Suatu kali, seperti diceritakan Sabam Sirait (politisi senior PDI Perjuangan, yang masih kerabat jauh Lintong Sitorus), di tahun 1953 Lintong Mulia Sitorus mendapat undangan khusus dari Presiden Yugoslavia, Josip Broz Tito, untuk berkunjung ke negaranya. Rupanya, di kalangan negara-negara sosialis Eropa Timur, nama Lintong Sitorus lumayan terkenal. Bisa jadi, karena garis politiknya yang “sosialis kiri”.

Lintong Sitorus bermaksud memenuhi undangan Presiden Tito tersebut. Maka, ia pun mempersiapkan diri, salah satunya dengan mempersiapkan setelan jas lengkap dengan dasinya, yang tidak ia miliki.

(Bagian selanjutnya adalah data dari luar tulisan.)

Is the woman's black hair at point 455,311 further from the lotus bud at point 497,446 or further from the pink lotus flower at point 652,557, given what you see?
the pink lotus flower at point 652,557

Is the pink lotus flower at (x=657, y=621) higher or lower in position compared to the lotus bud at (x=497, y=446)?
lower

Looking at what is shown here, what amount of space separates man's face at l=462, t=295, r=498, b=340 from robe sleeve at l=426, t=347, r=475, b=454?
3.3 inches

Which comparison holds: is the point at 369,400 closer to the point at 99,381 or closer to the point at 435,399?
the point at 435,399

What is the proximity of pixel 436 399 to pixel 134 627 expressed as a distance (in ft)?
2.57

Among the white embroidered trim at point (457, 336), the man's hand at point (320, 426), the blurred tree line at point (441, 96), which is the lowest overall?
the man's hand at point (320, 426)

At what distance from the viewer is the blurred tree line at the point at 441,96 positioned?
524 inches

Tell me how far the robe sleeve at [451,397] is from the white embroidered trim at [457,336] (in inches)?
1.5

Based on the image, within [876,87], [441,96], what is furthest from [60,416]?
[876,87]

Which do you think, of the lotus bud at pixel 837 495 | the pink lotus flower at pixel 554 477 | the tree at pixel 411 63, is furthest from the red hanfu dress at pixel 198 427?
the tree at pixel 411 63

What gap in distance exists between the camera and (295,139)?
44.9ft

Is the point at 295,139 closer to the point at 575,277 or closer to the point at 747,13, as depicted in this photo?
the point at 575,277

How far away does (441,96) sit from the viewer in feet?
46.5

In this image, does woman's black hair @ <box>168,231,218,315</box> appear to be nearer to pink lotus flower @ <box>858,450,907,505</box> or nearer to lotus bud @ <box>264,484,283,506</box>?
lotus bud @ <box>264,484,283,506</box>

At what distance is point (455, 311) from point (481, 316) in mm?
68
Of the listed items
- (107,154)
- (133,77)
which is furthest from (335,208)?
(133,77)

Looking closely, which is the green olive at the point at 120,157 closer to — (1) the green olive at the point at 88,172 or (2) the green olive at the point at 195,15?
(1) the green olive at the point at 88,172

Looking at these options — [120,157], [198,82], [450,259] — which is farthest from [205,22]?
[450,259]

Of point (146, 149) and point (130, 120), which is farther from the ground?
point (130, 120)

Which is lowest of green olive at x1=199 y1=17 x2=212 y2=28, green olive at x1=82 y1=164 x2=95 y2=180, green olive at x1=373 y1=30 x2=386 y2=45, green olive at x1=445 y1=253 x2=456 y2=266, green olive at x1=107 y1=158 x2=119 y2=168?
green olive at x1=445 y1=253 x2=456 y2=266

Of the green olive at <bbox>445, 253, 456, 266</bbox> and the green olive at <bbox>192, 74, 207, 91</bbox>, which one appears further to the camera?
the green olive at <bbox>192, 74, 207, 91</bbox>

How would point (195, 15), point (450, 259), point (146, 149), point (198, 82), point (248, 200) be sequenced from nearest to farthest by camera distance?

Pinjaman jas ia dapatkan dari seorang rekannya, tapi tanpa dasi. Maka, Lintong pun datang kepada sahabatnya, T.B. Simatupang untuk meminjam dasi. Singkat kata, jadilah Lintong Sitorus berangkat ke Yugoslavia, dengan jas dan dasi pinjaman.

Beberapa minggu kemudian, Lintong Sitorus kembali ke Tanah Air, dan segera ke rumah Simatupang untuk mengembalikan dasi pinjaman. Tapi, malah Simatupang bilang: “Ah sudahlah. Ambil saja dasi itu untuk kamu. Biar kapan-kapan bisa kamu pakai lagi.”

Setelah PSI dinyatakan sebagai partai terlarang oleh Presiden Soekarno, Lintong Sitorus aktif di Partai Murba. Tapi, tak lama berselang, ia mengundurkan diri. Setelah itu, tak banyak diketahui tentang aktivitas politiknya. Nama Lintong Sitorus seakan menghilang di rimba belantara politik Indonesia.

Bagaimanapun, Lintong Mulia Sitorus merupakan salah satu pejuang kemerdekaan yang gigih dan banyak jasanya bagi bangsa dan negara. [Imran Hasibuan]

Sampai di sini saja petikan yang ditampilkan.